PSA doubling time, TMPRSS2-ERG fusion gene occurrence, as well as GS and other prognostic parameters, define a more aggressive PC, a disease that has a marked ability to escape hormonal manipulations. A retrospective assessment of FH of patients with a rapid development of castration-resistance appears as a shortcut to better understand the clinical and prognostic significance of the high number of genetic predisposing alterations to PC, as a means to clearly define the role of c-myc, PI3K/Akt and src pathways. It is interesting to depict a map of the complex network of gene inactivations and their relative importance at diagnosis of PC or at emergence of mCRPC. To date, CpG island hypermethylation status at a defined panel of genes may be useful biomarker in men with mCRPC [Citation94] as well as an ‘apoptotic methylation signature’ could have a diagnostic and prognostic role [Citation95].
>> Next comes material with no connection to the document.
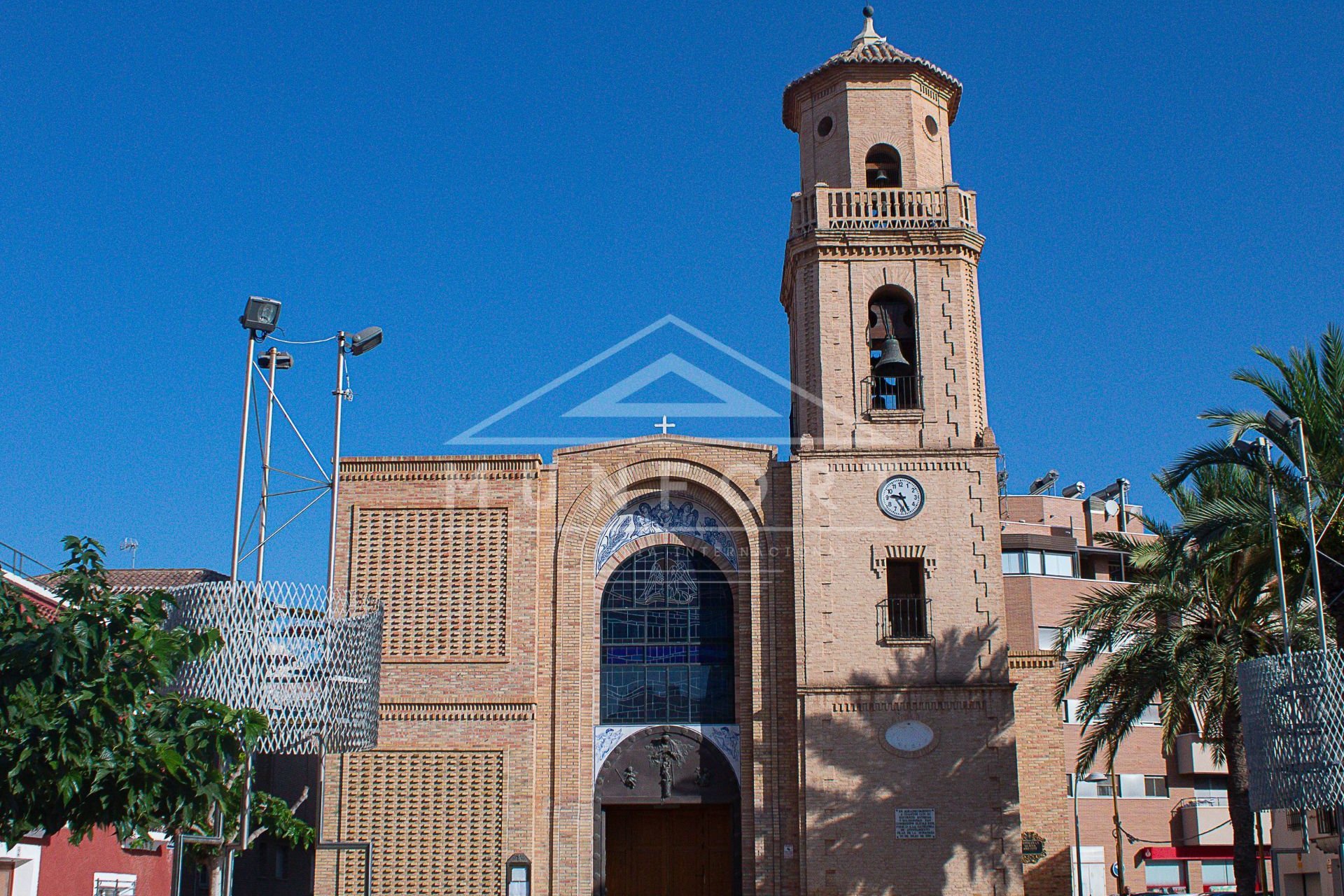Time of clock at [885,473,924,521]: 9:25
In summary, FH could address preclinical research in defining PC populations with different prognosis and activation of different molecular pathways. Even for every single gene the phenotypic effects vary depending on mutation or environmental influences on the mutated protein. Considering the wide prognostic and diagnostic of every mutation of PC predisposing high penetrance genes, beside environmental effects, the consistent results of studies about prognostic effects of genetic mutations should be translated immediately in clinical oncology and preventive medicine. It could be possible if every result, either deletion or methylation, will be classified by the effect it produces on prognosis and by populations in which the effect is proven. A molecular classification of PC will be reliable as a consequence of the future studies in the domain of genetic epidemiology and prognostic effect of more frequent mutations predisposing to PC or to mCRPC. If such a classification would be available, a role of environmental risk factors could be more easily assessed in prospective studies.

Declaration of interest: The authors report no conflicts of interest. The authors alone are responsible for the content and writing of the paper.